Saturday, May 16, 2009

Webcam: Canada goose nest near Edmonton


I love this sort of stuff and, yes, I watch action like this for hours on end, though I do tend to be embarrassed during courting season when I wish all concerned would simply get a room.

Friday, May 15, 2009

One Picture Tells a Thousand Stories



Short films still get short shrift in the commercial marketplace. While we junkies have specific film festivals, cataloging sites like Short Film Central, You Tube, Google Films, AWNtv and a multiple of other internet viewing locations (when permission is given) to keep us abreast of this wonderful perverse world, the short film remains the step-child of the business, given its eye blink of allotted time during the Oscars. True auteurism can exist only in the short film.

Gems surface, burn brightly for a short period of time, then disappear, like some pharaoh's tomb, into the shifting sands of obscurity. Most of my gold strikes occur late at night when forced to retire to the couch due to some minor indiscretion of months past finally coming to light, sleep becomes impossible over the crying and banging of suitcases being packed. I thought the belief in Jesus, like the picking of Supreme Court justices, was all about empathy, but I digress.

Currently the National Film Board of Canada (wish we had an organization like this in America), the Cannes Film Festival and You Tube are sponsoring the Fifth Annual "internet eyeballs choose the winner" competition from a selection of ten award winning short films. Viewing them all in one sitting (I think my friend walked out on me during selection number three, but I'm not sure as my headphones were on), made me laugh and cry and fall in love all over again.

My favorite of the ten is The Facts in the Case of Mister Hollow, a hauntingly mesmerizing piece of such virtuosity that I kept coming back to it over and over again. If Sherlock Holmes were a film maker, this would have been his masterwork to jerk around the guys from CSI. For any serious student of film, this little diamond is must viewing for its use of camera and single frame movement .

Coming in a close second is Sebastian's Voodoo, a piece of creepy animation so Christ-like in its implications that perhaps I might be reading a tad to much into it. The ending is a true Kleenex moment.



Rounding out the top three is the stutter framed Walter Ate a Peanut, a testament to man's ability to withstand any inhumanity except food on the kitchen floor. If marriage is a box of chocolates, I'll stick with my peanut allergy.

Wednesday, May 13, 2009

Sandbox: The Real Men in Black


I was reminded of this clip several days ago when I overheard several young gamers discussing the merits of the latest killer videos out there. According to them, game animation has reached such exquisite levels that you could all but smell the sweat of bleeding terrorists and the dust of exploding mud huts. Makes me want to go out and learn how to work my opposable thumbs again.

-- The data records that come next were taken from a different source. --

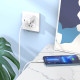 Кабель USB - Lightning Borofone BX80 Succeed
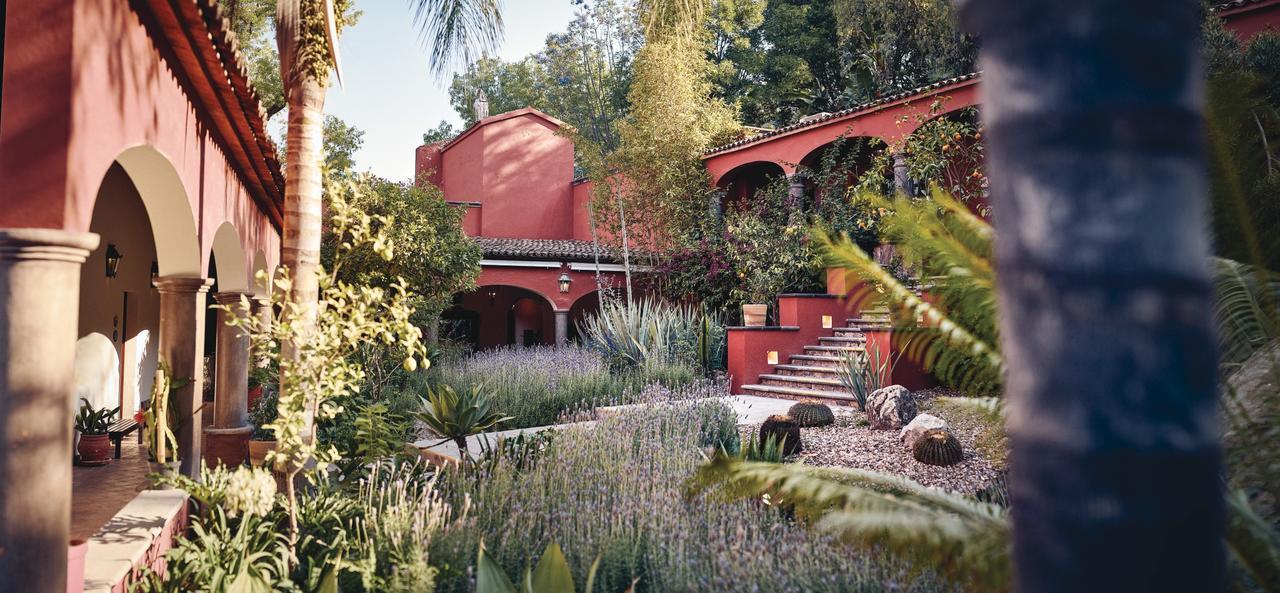 Casa De Sierra Nevada, A Belmond Hotel, ซานมิเกล เด อาเญนเด ภายนอก รูปภาพ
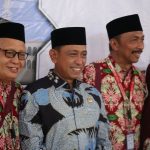 Bupati Wajo dan Kepala Kemenag Lepas Keberangkatan Wabup dan Ratusan Calon Jemaah Umrah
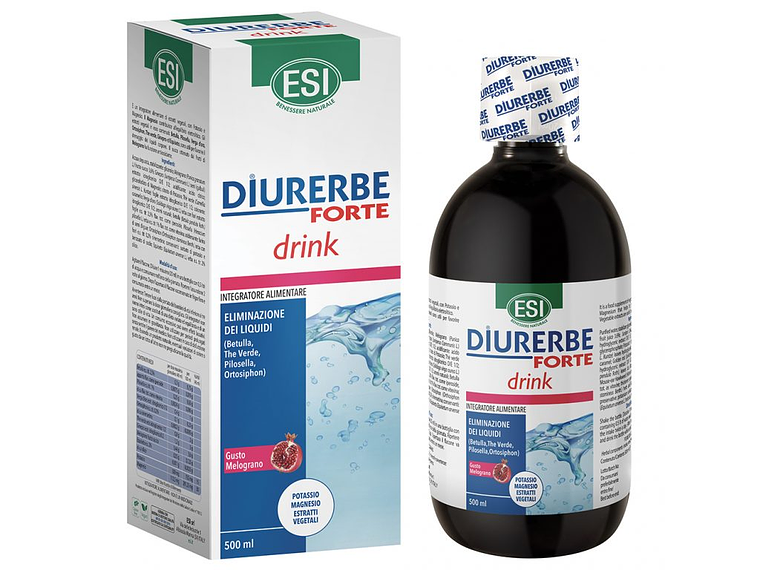 Diurerbe Forte 500 Ml. ESI 3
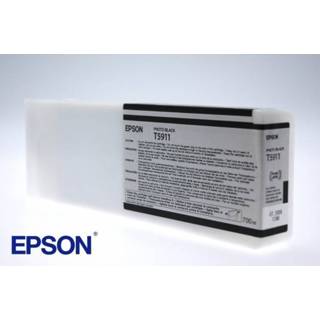👉 Inktcartridge zwart Epson - C 13 T 591100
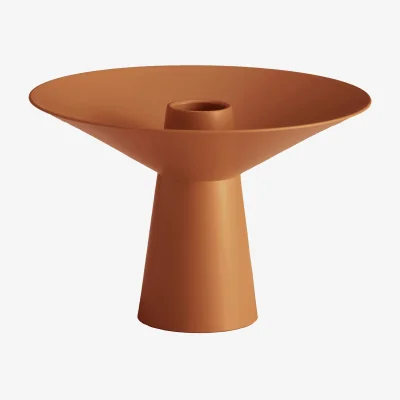 Nordic Nest Cooee Design Uma candle sticks Terracotta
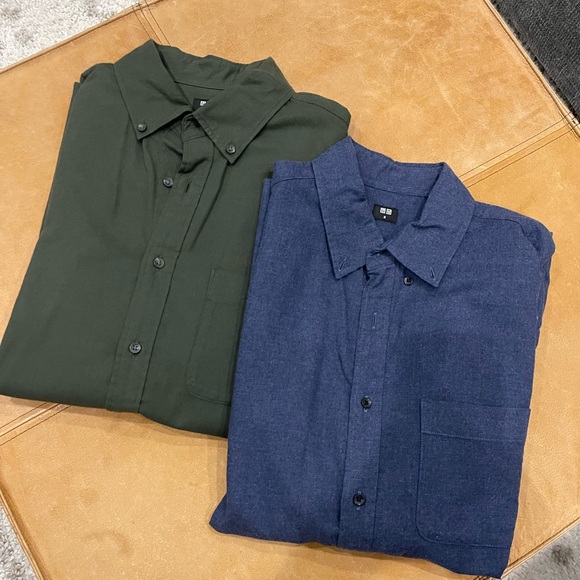 bundle button down - Picture 1 of 5
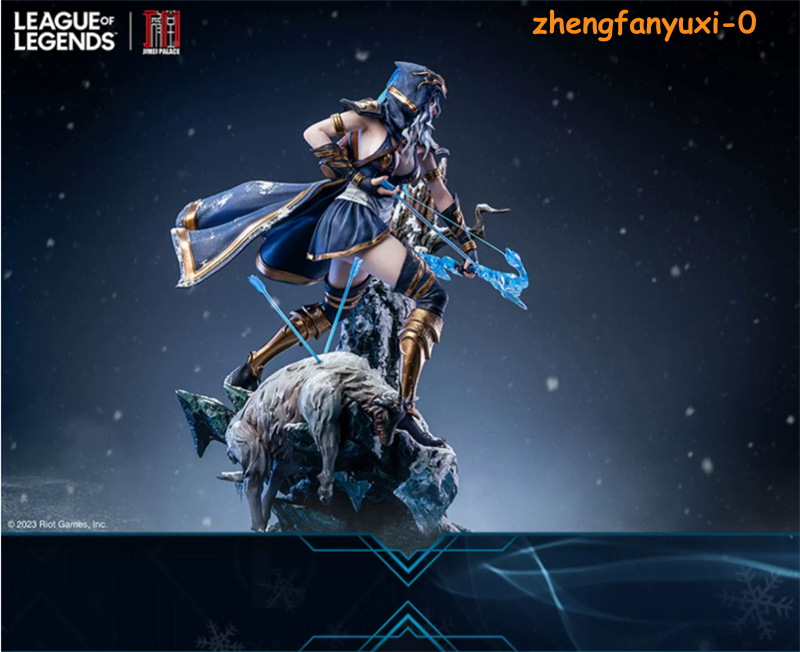 LOL JiMei Palace アトロックス スタチュー フィギュア LOL JiMei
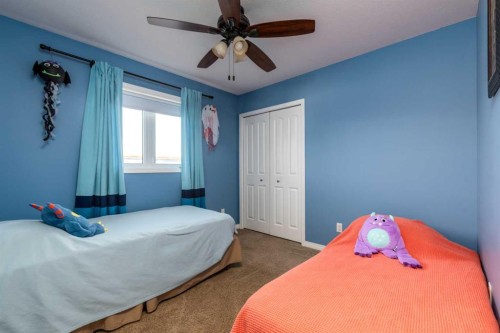 28 Robert Drive, Rural, SK - Indoor Photo Showing Bedroom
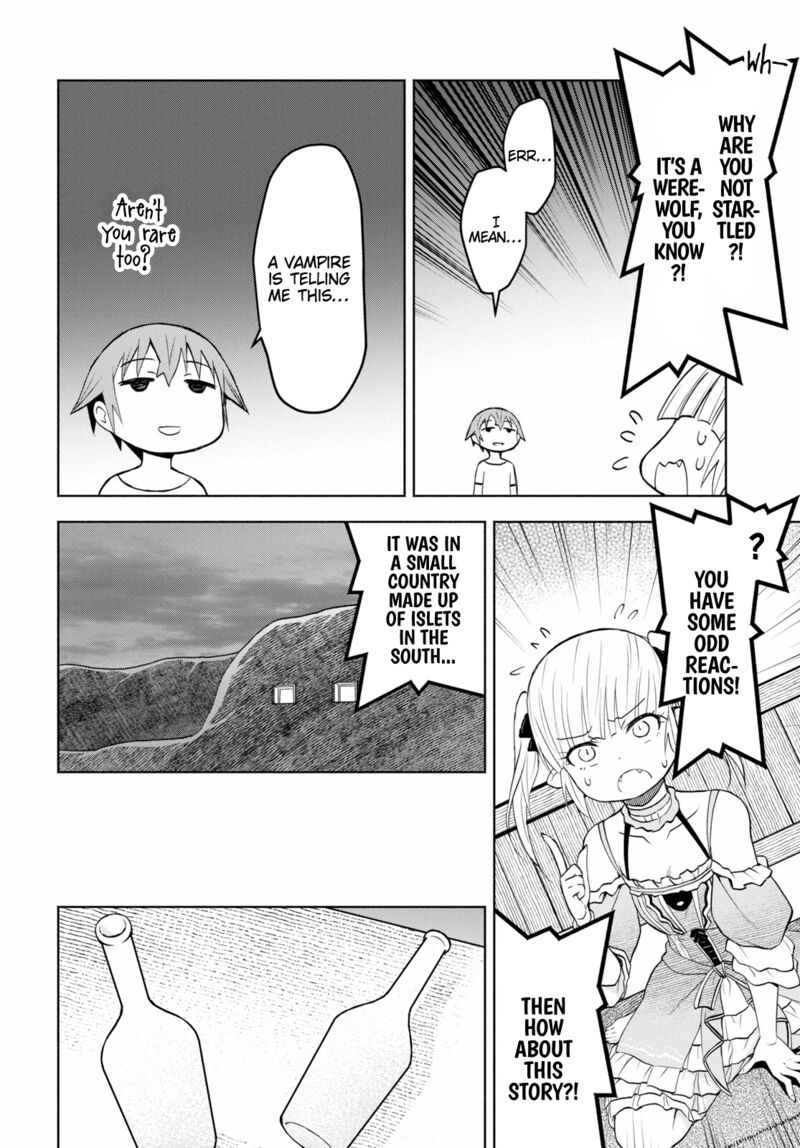 Dungeon Tou de Yadoya wo Yarou! Souzou Mahou wo Moratta Ore no Hosoude Hanjouki Chapter 34 - Page 14 in English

Sandbox is directed towards those armchair warriors whose closest brush with death is shaky hand eye coordination as a first person shooter playing Sniper Elite or safely watching authentic Iraqi and Afghan footage on You Tube over a couple of cold ones. This short powerful piece of animation, adapted from Colby Buzzell's Iraq memoir, My War: Killing Time in Iraq should preface all war games that first need a wall socket to activate. Directed by Richard Robbins, this emotionally draining segment is from a 2007 documentary entitled Operation Homecoming: Writing the Wartime Experience.

The book is a must read; the film a must see. For the young testosterone filled barbarians out there, however, far too little viscera of the enemy is shown to rate this high on the popular play value scale.